In my young days, I had a recurrent dream. It was a dream in which I discovered an Agatha Christie novel I'd never read. Yes, I'm afraid that I was so hooked, and so frustrated when I'd read her complete works (up to that point) in the genre that I yearned to find a new one. And to this day, when new Christie mysteries come to light, I'm very pleased.
I've just caught up with Hercule Poirot and the Greenshore Folly, a novella written in 1954, but not published until 2014. Christie turned the story into the novel Dead Man's Folly, a mystery for which I've always had a soft spot, even though many Christie purists assure me it's not one of her best. This edition has wonderful jacket artwork by Tom Adams, who was responsible for so many of the covers of Fontana paperback editions of Christie that I devoured in my youth. He also contributes a foreword, and in addition there are pieces by Mathew Pritchard and John Curran.
The novella is a truncated version of the novel, but I was pleased to read it. And it's a lovely production, with illustrated endpapers and a colour reproduction of Adams' artwork for Dead Man's Folly. Incidentally, if you fancy buying the original typed ms of the novella, you can pick it up on Abebooks for a mere £10,000. But if that's a bit too much of a stretch even for a completist, I can definitely recommend the Harper Collins edition!
An early and rare Christie short story is the highlight of another Harper Collins publication, this time dating from last summer.
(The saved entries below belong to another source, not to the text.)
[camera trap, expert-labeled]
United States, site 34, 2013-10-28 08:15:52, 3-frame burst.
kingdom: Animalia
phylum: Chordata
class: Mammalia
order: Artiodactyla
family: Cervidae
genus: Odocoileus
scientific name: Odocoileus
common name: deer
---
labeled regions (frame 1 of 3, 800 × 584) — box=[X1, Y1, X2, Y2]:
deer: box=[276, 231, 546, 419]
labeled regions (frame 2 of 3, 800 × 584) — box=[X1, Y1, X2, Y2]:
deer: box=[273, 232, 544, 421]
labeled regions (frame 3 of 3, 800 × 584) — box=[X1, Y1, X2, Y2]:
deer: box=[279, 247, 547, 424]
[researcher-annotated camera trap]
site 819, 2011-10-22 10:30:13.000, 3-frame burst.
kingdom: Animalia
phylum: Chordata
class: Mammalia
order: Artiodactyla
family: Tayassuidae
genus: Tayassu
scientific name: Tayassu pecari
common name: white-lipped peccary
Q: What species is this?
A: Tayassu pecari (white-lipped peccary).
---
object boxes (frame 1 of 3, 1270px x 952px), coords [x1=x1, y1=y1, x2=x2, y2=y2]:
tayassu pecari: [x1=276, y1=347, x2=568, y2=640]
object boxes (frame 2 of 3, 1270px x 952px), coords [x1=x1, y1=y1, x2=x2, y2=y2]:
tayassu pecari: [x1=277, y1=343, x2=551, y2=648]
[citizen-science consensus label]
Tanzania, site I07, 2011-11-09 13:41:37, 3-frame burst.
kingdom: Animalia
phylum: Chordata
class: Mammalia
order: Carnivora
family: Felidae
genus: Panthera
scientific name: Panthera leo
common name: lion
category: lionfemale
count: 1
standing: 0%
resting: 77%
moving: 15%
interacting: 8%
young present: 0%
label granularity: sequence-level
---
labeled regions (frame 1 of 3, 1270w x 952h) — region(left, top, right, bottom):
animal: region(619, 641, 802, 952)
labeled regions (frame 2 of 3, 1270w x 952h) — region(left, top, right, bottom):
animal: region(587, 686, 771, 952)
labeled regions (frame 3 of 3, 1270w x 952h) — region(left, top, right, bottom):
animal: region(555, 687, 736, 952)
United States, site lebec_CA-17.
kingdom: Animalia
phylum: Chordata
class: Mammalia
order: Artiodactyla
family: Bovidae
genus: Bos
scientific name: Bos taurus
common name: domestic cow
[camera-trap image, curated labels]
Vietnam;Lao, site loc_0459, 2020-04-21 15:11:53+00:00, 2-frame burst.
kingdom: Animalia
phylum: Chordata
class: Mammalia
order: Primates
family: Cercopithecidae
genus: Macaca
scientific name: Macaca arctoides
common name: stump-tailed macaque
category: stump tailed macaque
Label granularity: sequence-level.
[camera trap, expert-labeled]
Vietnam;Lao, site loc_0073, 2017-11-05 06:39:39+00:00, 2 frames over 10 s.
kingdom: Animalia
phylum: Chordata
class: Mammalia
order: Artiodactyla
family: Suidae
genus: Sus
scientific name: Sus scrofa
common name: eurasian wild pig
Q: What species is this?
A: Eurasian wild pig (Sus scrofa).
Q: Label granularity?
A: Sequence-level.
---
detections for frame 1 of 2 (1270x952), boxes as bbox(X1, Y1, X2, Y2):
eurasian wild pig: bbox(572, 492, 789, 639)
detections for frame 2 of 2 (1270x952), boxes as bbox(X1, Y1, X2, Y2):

Bodies from the Library is an anthology edited by that leading researcher Tony Medawar. It comes as something of a shock to me to recall that Tony and I first met almost thirty years ago, when we both took part in a Mastermind quiz at the 1990 London Bouchercon. Since then, he's made many discoveries, often reporting them in CADS (whose editor Geoff Bradley kept score in the same quiz.) One of the most interesting is a lost Christie treasure hunt story, set on the Isle of Man and called "Manx Gold." It can be found in While the Light Lasts.
The Christie story in the book is "The Wife of the Kenite", which dates back to about 1922, and first appeared in an Australian magazine. The plot twist is one she used subsequently, not least in a splendid radio play, but this apprentice effort shows already the slickness of her storytelling. The anthology as a whole takes its title from the Bodies from the Library conference, which has become a highly enjoyable event based in the British Library over the last few years, and which will return in June.
The anthology doesn't have a connecting theme, and the stories are a random assortment from some notable names. I was pleased to see two long-time favourite stories of mine making an appearance - Cyril Hare's "The Euthanasia of Hilary's Aunt" and A.A. Milne's "Bread upon the Waters". Both are very well-crafted stories (Milne's makes me wish that he'd written more extensively in the genre), and the same is true of a Roy Vickers story I hadn't read, "The Starting-Handle Murder". This one dates from 1934, and forms part of Vickers' long-running and celebrated series of short stories about the Department of Dead Ends.